Bibimbap, a traditional Korean dish, literally means “mixed rice.” It’s typically served as a bowl of warm white rice topped with seasoned vegetables and sliced meat. This flavorful variation was originally featured in our Real Food Magazine.

SERVINGS

4-6

PREP TIME

1 hr 30 min

Ingredients

  • 3
    tablespoons peanut or vegetable oil
  • 1
    chopped onion
  • 2
    cloves garlic, minced
  • 1
    pound ground beef
  • ½
    teaspoon salt
  • 1
    tablespoon soy sauce
  • 1
    tablespoon brown sugar
  • 2
    teaspoons grated fresh ginger
  • 1
    teaspoon ground chili paste, or to taste, plus more for serving
  • 5
    ounces fresh shiitake mushrooms, stems removed and caps thickly sliced
  • 1
    bunch scallions, white and green parts thinly sliced
  • 2
    cups long-grain white rice
  • 1
    bunch leaf spinach, any thick stems removed, chopped (preferably not baby spinach)
  • 3 ½
    cups of water
  • 1 ½
    tablespoons toasted sesame oil
  • 2
    cups fresh bean sprouts
  • ½
    daikon radish, peeled and thinly sliced (or 1 bunch red radishes, trimmed)
  • 1 to 2
    cups kimchee, mild or hot
  • 2
    tablespoons sesame seeds

Directions

  1. 1

    Combine 2 tablespoons oil and onion in a 4-quart, heavy-based stew pot or Dutch oven over medium heat.
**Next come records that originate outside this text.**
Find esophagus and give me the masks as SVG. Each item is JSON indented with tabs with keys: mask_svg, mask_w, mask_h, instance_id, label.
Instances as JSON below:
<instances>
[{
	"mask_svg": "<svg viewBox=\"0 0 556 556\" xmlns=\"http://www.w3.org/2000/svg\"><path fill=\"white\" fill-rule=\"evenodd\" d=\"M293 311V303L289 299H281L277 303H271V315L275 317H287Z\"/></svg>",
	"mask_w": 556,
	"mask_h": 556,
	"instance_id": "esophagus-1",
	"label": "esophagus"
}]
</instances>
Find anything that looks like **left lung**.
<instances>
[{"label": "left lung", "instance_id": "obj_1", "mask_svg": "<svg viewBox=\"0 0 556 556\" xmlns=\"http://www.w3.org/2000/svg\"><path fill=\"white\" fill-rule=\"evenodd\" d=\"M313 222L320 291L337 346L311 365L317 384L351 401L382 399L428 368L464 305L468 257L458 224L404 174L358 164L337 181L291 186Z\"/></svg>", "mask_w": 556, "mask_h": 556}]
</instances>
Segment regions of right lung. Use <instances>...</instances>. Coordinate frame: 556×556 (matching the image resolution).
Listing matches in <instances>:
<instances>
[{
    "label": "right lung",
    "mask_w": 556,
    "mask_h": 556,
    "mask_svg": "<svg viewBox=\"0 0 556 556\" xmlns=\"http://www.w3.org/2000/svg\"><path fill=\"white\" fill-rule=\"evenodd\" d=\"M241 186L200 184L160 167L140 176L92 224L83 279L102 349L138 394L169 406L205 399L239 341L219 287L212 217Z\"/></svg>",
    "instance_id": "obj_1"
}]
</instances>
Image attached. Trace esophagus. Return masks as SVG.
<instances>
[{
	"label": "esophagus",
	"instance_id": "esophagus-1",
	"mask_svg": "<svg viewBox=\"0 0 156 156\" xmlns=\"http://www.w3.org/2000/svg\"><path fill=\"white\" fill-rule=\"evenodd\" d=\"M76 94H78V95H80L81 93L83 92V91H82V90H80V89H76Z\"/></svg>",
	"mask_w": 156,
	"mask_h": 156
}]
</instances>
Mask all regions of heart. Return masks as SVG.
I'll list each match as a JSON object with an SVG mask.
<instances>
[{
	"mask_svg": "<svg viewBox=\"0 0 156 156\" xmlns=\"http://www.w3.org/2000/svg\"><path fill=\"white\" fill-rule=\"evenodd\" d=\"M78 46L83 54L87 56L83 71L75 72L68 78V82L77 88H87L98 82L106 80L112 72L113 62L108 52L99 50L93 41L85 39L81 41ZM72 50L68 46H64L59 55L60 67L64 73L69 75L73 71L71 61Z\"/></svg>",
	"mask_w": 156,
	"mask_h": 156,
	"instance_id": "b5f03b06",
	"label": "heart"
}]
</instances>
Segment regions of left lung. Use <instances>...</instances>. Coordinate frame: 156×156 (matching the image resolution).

Sauté about 6 minutes, until just beginning to soften.

  2. 2

    Stir in garlic and cook 1 minute, until fragrant.

  3. 3

    Add beef, breaking up with a wooden spoon, and season with ½ teaspoon salt. Cook, stirring often, about 10 minutes, until beef is cooked through.

  4. 4

    Turn off heat and stir in soy sauce, brown sugar, ginger and ½ teaspoon chili paste (or to taste). Use a slotted spoon to transfer beef to a bowl; cover and set aside in a warm spot. Do not rinse pot.

  5. 5

    Return pot to medium heat. Add remaining tablespoon oil, mushrooms and most of scallions, reserving some of the green parts for garnish. Stir and sauté about 3 minutes, until vegetables begin to cook.

  6. 6

    Add rice, spinach, 1 teaspoon salt and ½ teaspoon chili paste. Stir and cook until spinach has wilted.

  7. 7

    Add 3 ½ cups water and bring to a boil. Cover, reduce heat to low, and simmer 15 to 18 minutes, until all liquid is absorbed. Gently fluff with a fork. Drizzle with sesame oil. Shape a well in center, spoon in beef, then cover and let stand 10 minutes.

  8. 8

    To serve, spoon into large bowls, topping each with bean sprouts, kimchee, radish, sesame seeds, reserved scallion greens and a dab of chili paste to taste.